**SELECTED EXTRACT:**

= = =

0:14

So we had done an exercise where we figured out the value of the firm.

With taxes, and with the real world twist, which is pretty important.

The interest is deductible as well, on debt.

And if you stare at the my beautiful handwriting on top,

I broke it up into two parts.

I first valued the unlevered firm, which we know, very simply is 660 million.

99 million to equity holders divided by a discounted of 15% which

is the return on assets and the return on equity for the unlevered firm.

I know this gets a little bit confusing but

always think of unlevered as being the real assets in some sense, right?

So where financing is not affecting anything.

But now financing starts affecting value.

But value not of the real assets, because that's determined by supply,

demand out there, by markets, but

by the fact that a financial asset has been given to you by the government.

So you pay the government, and the government pays you something back.

It's kind of really weird, but that's the way it is.

So what's the value of the tax shield?

Well, like value of anything, cash flows divided by discount rate.

The cash flows every year, for simplicity, are fixed $500 million is the debt,

interest is 10%, that gives you 50 million.

1:41

And the cash flow that goes to that total of every year.

But then you deduct them from taxes, so

that times 0.34 which is the tax rate is the cash flow.

So 500.1, 0.34 turns out to be $17 million.

So this is the cashflow on the tax here.

2:04

I should publish this, it's a beautiful design.

This is every year.

So if you're getting $17 million every year,

and let's assume the risk of this is the same as the risk debt itself.

We know the discount rate for debt is 10% so

we divide 17 million by 0.1 and we get 170 million.

So the total value of the firm is 830.

Let's keep going.

2:35

As I said, you are thinking with me.

And pause whenever you can.

I will take pauses, but you should pause whenever you can.

This is easy, right?

Because one thing you must remember, is the value of the levered firm is E + D.

And the way I'll solve problems, I'll solve problems using a technique which

I didn't develop, but you should makes a lot of sense.

Like common sense, is that use the information you have to answer

the question, and the beauty about finances, even if the information changes,

the way you address it, changes, but the answer quote unquote is the same.

We know this.

3:49

What is the return on equity of the levered firm?

Second part of the question, what is the relationship between

the return on the equity of the levered and unlevered firm?

Right?

So [LAUGH] this is I'm making you think.

And the beauty of this is the videos are like a textbook, in fact,

better, in my book.

You can go back and forth.

So let's ask the question.

What is the return on equity of the levered firm?

4:21

This is not an easy question.

And this is where you could answer it many different ways.

But I will spend some time on the beauty of finance and

the beauty of the methodology we are using.

So remember,

the value of anything is CF/R.

In this case, what are we looking for?

We are looking for return on equity.

4:54

And this will be equal to value of equity.

And remember the value of equity is denoted by E and

the value of debt is denoted by D.

The value of the whole firm is denoted by V.

Okay, so that's terminology.

= = =

**TASK TO CARRY OUT:** Write out the finance lecture again from "demand out there, by" up to and including "you something back.", switching "government" to "state" each time it appears. The lines that follow have no connection to the lecture.

**GIVEN DATA:**
= = =

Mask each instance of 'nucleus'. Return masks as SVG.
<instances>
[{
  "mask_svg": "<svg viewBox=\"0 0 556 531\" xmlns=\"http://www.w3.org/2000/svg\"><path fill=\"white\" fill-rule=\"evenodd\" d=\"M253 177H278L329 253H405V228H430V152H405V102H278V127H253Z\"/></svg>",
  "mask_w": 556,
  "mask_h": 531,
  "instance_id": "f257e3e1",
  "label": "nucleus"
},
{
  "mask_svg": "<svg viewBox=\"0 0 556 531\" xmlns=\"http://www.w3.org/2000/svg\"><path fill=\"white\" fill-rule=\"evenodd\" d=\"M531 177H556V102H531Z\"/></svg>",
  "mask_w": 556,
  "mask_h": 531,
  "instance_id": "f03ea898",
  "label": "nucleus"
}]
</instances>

= = =

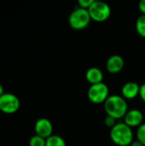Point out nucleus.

= = =

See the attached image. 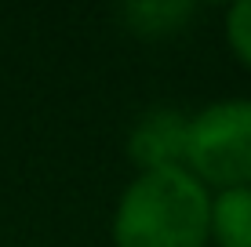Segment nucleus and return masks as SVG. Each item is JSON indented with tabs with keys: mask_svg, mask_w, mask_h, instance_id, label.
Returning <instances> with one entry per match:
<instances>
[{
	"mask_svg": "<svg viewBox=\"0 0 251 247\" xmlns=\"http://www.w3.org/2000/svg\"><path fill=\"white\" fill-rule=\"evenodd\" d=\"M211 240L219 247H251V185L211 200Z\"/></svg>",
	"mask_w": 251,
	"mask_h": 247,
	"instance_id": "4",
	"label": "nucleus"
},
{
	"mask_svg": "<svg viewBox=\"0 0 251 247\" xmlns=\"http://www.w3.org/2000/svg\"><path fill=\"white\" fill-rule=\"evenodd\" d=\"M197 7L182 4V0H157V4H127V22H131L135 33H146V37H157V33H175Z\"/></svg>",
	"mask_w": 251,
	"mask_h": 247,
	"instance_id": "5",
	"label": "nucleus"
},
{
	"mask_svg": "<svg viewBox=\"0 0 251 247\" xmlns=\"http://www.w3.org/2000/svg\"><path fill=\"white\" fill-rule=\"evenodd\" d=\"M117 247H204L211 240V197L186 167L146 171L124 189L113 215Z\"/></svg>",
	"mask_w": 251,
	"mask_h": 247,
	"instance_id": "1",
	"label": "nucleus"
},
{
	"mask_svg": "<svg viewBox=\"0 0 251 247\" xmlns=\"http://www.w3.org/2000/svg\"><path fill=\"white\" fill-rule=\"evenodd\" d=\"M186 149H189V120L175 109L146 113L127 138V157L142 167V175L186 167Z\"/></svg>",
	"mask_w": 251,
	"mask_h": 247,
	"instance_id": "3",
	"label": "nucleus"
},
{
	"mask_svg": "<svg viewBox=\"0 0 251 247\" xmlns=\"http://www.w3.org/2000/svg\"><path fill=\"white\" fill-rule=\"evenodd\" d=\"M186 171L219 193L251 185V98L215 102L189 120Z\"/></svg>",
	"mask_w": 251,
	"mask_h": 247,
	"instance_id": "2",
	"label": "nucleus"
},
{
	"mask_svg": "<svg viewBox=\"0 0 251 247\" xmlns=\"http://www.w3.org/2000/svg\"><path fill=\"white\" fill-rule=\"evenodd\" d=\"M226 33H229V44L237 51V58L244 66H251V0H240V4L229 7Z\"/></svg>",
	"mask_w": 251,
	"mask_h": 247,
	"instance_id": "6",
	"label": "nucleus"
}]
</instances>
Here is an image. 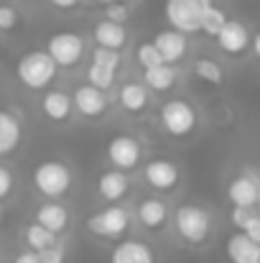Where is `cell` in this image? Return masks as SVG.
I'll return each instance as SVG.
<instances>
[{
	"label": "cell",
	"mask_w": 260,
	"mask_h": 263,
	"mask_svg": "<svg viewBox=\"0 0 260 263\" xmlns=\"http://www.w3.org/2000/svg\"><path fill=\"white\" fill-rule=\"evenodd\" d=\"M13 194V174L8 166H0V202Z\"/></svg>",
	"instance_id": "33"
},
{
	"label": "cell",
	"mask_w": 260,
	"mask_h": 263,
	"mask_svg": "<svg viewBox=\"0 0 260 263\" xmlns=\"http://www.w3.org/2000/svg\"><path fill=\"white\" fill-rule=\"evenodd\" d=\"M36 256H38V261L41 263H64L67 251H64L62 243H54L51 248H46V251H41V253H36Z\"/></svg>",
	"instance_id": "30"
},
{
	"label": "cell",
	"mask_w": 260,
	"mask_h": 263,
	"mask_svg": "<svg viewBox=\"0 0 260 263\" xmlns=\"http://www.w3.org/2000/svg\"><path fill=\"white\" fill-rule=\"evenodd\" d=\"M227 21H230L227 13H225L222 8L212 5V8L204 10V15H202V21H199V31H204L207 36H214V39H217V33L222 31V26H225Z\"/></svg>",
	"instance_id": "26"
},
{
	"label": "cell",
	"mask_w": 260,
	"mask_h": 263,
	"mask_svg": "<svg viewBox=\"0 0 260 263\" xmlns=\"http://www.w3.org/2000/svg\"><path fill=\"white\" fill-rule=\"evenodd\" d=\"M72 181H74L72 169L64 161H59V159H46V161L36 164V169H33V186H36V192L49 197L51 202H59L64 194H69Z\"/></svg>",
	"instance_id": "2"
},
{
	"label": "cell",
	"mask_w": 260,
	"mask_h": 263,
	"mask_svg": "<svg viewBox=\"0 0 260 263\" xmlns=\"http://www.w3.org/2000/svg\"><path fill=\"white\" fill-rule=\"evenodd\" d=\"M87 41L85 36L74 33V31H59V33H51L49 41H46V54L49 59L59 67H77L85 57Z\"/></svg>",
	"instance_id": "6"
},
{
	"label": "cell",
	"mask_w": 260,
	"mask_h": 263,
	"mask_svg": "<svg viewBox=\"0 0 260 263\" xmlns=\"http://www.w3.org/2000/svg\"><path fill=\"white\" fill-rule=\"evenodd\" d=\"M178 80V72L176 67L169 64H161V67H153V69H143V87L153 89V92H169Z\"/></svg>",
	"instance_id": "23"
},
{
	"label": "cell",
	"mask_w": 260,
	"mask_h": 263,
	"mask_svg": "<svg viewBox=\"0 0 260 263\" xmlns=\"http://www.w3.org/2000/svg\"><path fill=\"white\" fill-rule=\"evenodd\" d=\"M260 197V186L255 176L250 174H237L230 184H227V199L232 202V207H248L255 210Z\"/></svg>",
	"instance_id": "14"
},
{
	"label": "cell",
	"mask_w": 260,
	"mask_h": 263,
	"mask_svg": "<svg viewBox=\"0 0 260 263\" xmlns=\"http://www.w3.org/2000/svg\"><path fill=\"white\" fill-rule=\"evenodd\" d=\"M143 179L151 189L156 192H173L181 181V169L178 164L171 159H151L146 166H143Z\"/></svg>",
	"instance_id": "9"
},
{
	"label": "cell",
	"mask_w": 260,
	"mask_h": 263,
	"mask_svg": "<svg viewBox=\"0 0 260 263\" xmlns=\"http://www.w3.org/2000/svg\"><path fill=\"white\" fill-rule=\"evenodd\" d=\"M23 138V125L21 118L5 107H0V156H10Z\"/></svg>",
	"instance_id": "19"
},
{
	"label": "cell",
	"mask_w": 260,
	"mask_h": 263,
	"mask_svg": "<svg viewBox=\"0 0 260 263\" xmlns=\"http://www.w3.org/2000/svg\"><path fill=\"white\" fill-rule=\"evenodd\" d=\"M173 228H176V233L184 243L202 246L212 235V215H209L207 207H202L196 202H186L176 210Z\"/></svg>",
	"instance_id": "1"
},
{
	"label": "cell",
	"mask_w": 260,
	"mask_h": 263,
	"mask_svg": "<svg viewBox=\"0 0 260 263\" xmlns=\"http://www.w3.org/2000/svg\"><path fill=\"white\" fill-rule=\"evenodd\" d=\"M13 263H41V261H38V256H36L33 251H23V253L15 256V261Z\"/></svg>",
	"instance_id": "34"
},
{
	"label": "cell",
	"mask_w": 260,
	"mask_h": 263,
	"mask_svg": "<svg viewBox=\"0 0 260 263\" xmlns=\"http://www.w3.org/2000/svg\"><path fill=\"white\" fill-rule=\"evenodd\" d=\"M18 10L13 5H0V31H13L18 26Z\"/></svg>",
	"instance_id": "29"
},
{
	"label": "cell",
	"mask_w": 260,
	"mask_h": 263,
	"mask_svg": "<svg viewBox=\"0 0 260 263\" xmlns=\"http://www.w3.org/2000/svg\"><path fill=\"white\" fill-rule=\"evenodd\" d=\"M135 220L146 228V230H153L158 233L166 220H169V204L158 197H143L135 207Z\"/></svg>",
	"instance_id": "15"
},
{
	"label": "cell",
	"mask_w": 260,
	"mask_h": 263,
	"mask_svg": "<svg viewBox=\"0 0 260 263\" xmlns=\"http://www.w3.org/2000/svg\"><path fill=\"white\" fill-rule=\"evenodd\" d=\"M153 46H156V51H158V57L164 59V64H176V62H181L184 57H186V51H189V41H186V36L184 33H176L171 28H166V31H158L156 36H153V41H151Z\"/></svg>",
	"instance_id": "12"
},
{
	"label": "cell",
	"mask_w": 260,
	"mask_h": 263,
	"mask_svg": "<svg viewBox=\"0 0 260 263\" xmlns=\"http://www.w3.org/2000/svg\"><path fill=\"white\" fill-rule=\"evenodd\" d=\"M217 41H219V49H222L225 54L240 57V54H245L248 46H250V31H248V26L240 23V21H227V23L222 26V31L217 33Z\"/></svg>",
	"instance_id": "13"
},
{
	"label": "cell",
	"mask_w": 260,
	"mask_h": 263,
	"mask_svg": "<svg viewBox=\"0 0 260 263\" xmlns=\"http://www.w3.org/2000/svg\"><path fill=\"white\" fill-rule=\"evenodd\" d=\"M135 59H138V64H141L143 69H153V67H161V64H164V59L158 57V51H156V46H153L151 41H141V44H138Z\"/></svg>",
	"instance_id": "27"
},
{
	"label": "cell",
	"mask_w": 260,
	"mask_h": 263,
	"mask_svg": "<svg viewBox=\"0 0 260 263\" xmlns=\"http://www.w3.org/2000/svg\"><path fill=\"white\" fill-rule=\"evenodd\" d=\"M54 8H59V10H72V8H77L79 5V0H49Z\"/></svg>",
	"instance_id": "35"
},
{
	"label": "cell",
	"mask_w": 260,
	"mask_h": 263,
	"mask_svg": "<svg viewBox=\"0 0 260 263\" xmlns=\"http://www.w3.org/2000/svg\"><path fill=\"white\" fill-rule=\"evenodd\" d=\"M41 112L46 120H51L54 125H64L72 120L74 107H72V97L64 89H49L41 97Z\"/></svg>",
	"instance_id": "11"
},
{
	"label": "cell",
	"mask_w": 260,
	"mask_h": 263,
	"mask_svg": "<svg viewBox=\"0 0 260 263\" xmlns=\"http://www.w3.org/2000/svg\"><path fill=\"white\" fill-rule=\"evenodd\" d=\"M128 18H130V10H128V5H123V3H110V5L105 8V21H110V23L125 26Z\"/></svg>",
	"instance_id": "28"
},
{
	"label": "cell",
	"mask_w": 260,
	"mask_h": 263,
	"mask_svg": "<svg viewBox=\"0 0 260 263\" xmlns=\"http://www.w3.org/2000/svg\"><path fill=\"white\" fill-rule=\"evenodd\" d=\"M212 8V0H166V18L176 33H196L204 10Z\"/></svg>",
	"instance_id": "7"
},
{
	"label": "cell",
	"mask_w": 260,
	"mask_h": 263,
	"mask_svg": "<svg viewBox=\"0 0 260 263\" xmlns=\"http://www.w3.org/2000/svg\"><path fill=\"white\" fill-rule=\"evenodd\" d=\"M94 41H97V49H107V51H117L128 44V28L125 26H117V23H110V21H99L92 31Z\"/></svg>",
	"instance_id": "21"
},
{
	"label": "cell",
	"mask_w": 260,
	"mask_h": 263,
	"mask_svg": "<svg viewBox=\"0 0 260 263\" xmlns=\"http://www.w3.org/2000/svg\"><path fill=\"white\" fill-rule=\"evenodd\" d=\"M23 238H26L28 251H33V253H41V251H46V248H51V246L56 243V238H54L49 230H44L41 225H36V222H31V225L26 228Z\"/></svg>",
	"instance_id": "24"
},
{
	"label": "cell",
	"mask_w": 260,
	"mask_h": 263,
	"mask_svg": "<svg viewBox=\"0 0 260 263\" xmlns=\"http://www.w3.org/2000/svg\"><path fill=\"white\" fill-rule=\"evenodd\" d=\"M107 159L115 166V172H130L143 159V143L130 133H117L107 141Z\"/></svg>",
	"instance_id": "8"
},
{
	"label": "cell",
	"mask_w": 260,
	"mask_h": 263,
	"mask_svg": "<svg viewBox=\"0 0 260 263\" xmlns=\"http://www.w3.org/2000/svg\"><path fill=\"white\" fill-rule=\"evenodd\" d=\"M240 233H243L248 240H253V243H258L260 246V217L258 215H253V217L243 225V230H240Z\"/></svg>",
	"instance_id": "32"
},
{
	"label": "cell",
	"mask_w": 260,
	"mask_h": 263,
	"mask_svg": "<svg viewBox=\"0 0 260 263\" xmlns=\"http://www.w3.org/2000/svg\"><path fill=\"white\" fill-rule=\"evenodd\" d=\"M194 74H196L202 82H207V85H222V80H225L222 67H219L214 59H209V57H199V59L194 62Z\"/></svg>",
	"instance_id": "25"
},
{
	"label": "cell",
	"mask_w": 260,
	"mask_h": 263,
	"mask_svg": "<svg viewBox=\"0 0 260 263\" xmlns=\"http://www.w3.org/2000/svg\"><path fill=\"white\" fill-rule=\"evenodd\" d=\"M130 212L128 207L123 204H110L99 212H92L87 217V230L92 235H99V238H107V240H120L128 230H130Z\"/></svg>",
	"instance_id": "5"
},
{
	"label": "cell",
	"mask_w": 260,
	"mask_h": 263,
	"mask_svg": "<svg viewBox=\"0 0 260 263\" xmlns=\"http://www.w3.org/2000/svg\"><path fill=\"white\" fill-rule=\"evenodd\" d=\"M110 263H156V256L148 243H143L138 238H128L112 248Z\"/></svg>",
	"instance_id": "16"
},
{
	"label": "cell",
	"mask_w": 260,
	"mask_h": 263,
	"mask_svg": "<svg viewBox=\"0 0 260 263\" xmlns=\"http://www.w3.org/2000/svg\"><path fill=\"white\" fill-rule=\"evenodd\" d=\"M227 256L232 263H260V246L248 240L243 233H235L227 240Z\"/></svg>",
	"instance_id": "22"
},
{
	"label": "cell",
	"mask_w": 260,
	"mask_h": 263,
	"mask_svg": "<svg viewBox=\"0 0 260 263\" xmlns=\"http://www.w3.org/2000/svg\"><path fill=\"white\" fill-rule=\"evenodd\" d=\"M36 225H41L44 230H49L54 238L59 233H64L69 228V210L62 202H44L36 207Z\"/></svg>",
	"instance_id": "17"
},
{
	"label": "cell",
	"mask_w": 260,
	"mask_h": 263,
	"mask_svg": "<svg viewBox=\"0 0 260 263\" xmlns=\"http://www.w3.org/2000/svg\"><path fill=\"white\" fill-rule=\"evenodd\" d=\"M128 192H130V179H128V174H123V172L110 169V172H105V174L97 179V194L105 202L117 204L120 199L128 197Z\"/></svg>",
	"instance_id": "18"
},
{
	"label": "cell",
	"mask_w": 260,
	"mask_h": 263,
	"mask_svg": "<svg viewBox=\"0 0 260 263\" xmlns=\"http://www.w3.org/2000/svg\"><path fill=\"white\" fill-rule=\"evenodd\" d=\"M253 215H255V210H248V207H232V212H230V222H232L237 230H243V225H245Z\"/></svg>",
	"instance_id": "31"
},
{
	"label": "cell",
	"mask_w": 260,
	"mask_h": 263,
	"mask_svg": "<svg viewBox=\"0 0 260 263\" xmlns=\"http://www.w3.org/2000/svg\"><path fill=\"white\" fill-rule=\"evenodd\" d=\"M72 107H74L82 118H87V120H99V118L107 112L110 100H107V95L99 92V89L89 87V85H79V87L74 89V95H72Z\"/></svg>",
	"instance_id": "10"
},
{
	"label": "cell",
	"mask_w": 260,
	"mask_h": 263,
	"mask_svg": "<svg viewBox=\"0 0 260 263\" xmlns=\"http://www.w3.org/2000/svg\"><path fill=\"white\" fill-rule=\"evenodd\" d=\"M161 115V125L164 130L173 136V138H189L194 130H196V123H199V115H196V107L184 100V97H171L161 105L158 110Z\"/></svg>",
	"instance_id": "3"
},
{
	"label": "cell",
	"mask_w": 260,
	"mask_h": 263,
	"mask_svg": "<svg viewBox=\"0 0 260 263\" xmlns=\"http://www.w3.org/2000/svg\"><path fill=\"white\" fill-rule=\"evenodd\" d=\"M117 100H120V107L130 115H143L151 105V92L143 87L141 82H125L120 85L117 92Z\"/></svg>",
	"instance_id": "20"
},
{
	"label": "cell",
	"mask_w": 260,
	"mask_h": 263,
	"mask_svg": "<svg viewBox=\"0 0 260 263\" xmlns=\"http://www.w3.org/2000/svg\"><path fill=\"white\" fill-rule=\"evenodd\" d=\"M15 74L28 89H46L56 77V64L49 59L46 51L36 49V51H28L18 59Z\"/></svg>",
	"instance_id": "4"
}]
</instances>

= = =

**REPLY TO THE EXERCISE:**
demand out there, by markets, but

by the fact that a financial asset has been given to you by the state.

So you pay the state, and the state pays you something back.